I just had the chance to look at JustMeans, who are offering an incredibly fresh way for companies to find good employees via an online platform. In short: their platform is nothing short of beautiful.

The beauty is that JustMeans isnt only focusing on helping with the process of hiring (i.e. helping you get more resumes, parse resumes, schedule interviews or what not ) but they’re focusing on something that is much much more valuable to me today - they’re helping companies create a better brand or impression among candidates; helping companies find the right candidates who will be a long-term fit; and most importantly helping generation-Y find more meaning in their work.

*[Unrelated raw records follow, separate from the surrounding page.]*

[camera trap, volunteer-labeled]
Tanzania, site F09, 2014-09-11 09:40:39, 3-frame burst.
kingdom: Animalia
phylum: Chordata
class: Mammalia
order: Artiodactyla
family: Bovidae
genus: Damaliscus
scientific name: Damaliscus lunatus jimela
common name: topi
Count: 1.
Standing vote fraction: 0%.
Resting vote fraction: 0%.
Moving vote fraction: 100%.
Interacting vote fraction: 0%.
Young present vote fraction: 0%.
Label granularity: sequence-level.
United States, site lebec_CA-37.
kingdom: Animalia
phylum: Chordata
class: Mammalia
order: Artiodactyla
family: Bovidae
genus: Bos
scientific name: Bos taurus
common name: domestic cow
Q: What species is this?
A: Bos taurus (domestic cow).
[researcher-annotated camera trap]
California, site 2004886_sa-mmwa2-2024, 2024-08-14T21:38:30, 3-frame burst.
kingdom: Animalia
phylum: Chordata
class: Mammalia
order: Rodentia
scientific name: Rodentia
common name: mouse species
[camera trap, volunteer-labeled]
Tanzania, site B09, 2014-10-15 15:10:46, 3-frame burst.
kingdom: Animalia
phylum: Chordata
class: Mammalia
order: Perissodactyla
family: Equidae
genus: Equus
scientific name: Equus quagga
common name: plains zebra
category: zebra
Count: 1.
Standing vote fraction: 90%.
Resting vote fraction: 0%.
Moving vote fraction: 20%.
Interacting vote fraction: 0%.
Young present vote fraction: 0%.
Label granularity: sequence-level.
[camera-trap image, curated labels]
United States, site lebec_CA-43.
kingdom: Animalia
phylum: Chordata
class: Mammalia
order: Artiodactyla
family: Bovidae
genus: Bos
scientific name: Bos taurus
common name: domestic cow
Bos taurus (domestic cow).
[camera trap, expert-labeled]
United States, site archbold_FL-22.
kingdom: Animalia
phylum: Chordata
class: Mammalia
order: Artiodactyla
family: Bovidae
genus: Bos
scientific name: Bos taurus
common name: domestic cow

Their approach is that (1) they allow companies to build a rich information portal that describes them and whatever is unique about them and sets them apart — this really goes well beyond the "company name and profile" standard. (2) They actually allow anyone to start discussions with different people from the company… not just the HR or PR people but any of the employees who’re part of the company’s "network"… and these conversations are also available on the portal or peruse when researching that firm.

Through conversation candidates can likely discover who that company really is and what they believe in… candidates can discover well before applying to positions whether or not that company will offer intellectually stimulating work, a respectful work environment, or a vision to be happy to be a part of, a lunch-menu that feeds a demanding stomach…. whatever you choose as qualities of the "perfect job". In that way they are much more likely to discover a company that they would gel with much better.

JustMeans basically helps to filter candidates down to people who’re actually interesting in the firm on merit, so that when that firm opens job positions they are likely to find just the right talent for their firm.

I had the chance of speaking to their CEO Martin Smith and the amount of leadership and domain insight he demonstrated was remarkable. According to him, any successful platform or trading floor reduces the total transaction costs against which value is purchased, and JustMeans is helping to reduce the transaction costs of finding more meaning in your work. Read the full interview at Social Bridges.

 

Now, for the dozens of job boards locally trying to cash-in on a bandwagon - why cant anyone think beyond whats already (not) working and try to solve the deeper issues of the average company trying to attract good talent. Can we think beyond logos as a way of attracting those people and help us build employment brands? Pretty please?